§ HOW TO COMPLETE THIS TASK
With no words added or dropped, transcribe the listing that follows.
──────
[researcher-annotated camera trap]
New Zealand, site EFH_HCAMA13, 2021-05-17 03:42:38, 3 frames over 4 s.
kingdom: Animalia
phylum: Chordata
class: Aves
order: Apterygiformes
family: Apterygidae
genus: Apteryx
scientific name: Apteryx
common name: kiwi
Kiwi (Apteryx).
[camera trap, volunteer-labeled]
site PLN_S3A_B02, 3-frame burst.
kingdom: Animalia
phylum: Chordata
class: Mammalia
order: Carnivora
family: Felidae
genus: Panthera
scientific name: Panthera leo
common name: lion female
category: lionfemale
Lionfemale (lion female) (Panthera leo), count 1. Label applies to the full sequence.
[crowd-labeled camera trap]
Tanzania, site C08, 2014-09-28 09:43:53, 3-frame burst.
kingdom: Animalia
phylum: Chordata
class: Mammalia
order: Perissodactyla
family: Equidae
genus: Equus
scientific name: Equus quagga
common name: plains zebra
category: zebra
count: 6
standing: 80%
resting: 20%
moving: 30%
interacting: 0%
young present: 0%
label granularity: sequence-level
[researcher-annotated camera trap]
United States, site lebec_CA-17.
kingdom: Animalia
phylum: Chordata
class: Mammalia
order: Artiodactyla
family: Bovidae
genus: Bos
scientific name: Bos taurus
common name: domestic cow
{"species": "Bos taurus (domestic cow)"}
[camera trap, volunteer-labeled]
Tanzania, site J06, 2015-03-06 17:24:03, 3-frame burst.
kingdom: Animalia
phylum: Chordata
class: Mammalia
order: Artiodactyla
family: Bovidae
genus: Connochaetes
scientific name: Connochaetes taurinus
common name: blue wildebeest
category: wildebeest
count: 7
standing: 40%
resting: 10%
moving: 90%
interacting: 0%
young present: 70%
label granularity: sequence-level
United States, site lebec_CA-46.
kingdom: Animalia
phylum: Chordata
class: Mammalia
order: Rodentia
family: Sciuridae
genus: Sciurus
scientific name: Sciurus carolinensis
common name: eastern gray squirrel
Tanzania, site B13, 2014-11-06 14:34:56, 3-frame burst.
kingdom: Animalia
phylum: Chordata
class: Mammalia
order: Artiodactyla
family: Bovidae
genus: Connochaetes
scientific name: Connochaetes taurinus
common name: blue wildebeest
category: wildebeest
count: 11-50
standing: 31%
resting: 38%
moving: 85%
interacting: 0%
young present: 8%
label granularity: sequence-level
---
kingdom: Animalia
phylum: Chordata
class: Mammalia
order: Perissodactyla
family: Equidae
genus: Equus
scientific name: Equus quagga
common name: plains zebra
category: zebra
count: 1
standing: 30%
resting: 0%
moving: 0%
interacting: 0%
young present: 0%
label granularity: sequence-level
──────
§ SOLVED EXERCISE
[researcher-annotated camera trap]
New Zealand, site EFH_HCAMA13, 2021-05-17 03:42:38, 3 frames over 4 s.
kingdom: Animalia
phylum: Chordata
class: Aves
order: Apterygiformes
family: Apterygidae
genus: Apteryx
scientific name: Apteryx
common name: kiwi
Kiwi (Apteryx).
[camera trap, volunteer-labeled]
site PLN_S3A_B02, 3-frame burst.
kingdom: Animalia
phylum: Chordata
class: Mammalia
order: Carnivora
family: Felidae
genus: Panthera
scientific name: Panthera leo
common name: lion female
category: lionfemale
Lionfemale (lion female) (Panthera leo), count 1. Label applies to the full sequence.
[crowd-labeled camera trap]
Tanzania, site C08, 2014-09-28 09:43:53, 3-frame burst.
kingdom: Animalia
phylum: Chordata
class: Mammalia
order: Perissodactyla
family: Equidae
genus: Equus
scientific name: Equus quagga
common name: plains zebra
category: zebra
count: 6
standing: 80%
resting: 20%
moving: 30%
interacting: 0%
young present: 0%
label granularity: sequence-level
[researcher-annotated camera trap]
United States, site lebec_CA-17.
kingdom: Animalia
phylum: Chordata
class: Mammalia
order: Artiodactyla
family: Bovidae
genus: Bos
scientific name: Bos taurus
common name: domestic cow
{"species": "Bos taurus (domestic cow)"}
[camera trap, volunteer-labeled]
Tanzania, site J06, 2015-03-06 17:24:03, 3-frame burst.
kingdom: Animalia
phylum: Chordata
class: Mammalia
order: Artiodactyla
family: Bovidae
genus: Connochaetes
scientific name: Connochaetes taurinus
common name: blue wildebeest
category: wildebeest
count: 7
standing: 40%
resting: 10%
moving: 90%
interacting: 0%
young present: 70%
label granularity: sequence-level
United States, site lebec_CA-46.
kingdom: Animalia
phylum: Chordata
class: Mammalia
order: Rodentia
family: Sciuridae
genus: Sciurus
scientific name: Sciurus carolinensis
common name: eastern gray squirrel
Tanzania, site B13, 2014-11-06 14:34:56, 3-frame burst.
kingdom: Animalia
phylum: Chordata
class: Mammalia
order: Artiodactyla
family: Bovidae
genus: Connochaetes
scientific name: Connochaetes taurinus
common name: blue wildebeest
category: wildebeest
count: 11-50
standing: 31%
resting: 38%
moving: 85%
interacting: 0%
young present: 8%
label granularity: sequence-level
---
kingdom: Animalia
phylum: Chordata
class: Mammalia
order: Perissodactyla
family: Equidae
genus: Equus
scientific name: Equus quagga
common name: plains zebra
category: zebra
count: 1
standing: 30%
resting: 0%
moving: 0%
interacting: 0%
young present: 0%
label granularity: sequence-level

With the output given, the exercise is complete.